Scientists Measure Antimatter for First Time by Firing Laser at It

Antihydrogen is a lot like normal ol' hydrogen, as it turns out.

Getty Images / Jeff J Mitchell

It’s hard to imagine anything more sci-fi than shooting a laser at antimatter, and yet, here we are. Scientists at the European Organization for Nuclear Research, popularly known as CERN, located near Geneva, revealed on Monday that they had made the first-ever spectroscopic measurement of an antimatter atom by firing a laser at some antihydrogen.

The Big Bang created an equal amount of matter and antimatter, but almost the entirety of the universe as we know it consists of matter. Scientists don’t know why matter won out over antimatter, since the pair are really two sides of the same coin (albeit two sides that explode violently on contact). Studying antimatter is essential for researchers who want to find out why the universe exists the way it does, but, due to that whole “blowing up” thing, it’s very hard to do — making the new laser-aided spectroscopic measurement a big deal.
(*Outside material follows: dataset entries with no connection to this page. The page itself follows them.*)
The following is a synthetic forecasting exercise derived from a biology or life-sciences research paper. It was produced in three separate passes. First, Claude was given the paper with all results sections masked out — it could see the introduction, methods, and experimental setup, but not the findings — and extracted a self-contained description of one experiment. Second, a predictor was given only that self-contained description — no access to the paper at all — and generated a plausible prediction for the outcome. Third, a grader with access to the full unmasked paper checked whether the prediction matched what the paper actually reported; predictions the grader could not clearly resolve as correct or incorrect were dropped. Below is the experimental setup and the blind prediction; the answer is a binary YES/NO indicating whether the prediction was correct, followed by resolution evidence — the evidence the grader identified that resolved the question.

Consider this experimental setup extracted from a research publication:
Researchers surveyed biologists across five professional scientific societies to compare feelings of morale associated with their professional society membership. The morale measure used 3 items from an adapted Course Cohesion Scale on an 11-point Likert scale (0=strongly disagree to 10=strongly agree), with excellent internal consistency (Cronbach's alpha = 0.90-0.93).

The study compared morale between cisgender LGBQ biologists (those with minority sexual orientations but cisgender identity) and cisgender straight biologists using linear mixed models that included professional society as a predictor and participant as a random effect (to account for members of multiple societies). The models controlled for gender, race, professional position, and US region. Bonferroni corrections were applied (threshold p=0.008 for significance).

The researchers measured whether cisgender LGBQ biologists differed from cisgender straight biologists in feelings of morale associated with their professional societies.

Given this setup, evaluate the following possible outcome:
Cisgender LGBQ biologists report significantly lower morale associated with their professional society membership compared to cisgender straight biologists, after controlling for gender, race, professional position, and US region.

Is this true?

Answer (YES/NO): YES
The ALPHA experiment, as it’s known, was documented in a paper published on Monday in Nature. First, the team in Geneva created some antihydrogen and encased it in a magnetic trap — a vacuum that prevented it from coming into contact with any matter and going kablooie. Then, after cryogenically cooling it, they fired off a laser at the antimatter atom.

Some complicated math.

Getty Images / Dean Mouhtaropoulos

Researchers then observed the way the light came off of the antihydrogen atom and compared it to normal hydrogen — the most common and best-studied atom out there. They found that the two opposites react pretty much the same way. Had they noticed any substantive differences between matter and antimatter atoms, the result could’ve totally upended physics as we know it.

As it is, though, the antimatter mystery continues, but this is an important first, and scientists will use this technique in an attempt to gain deeper insights into antimatter’s make-up.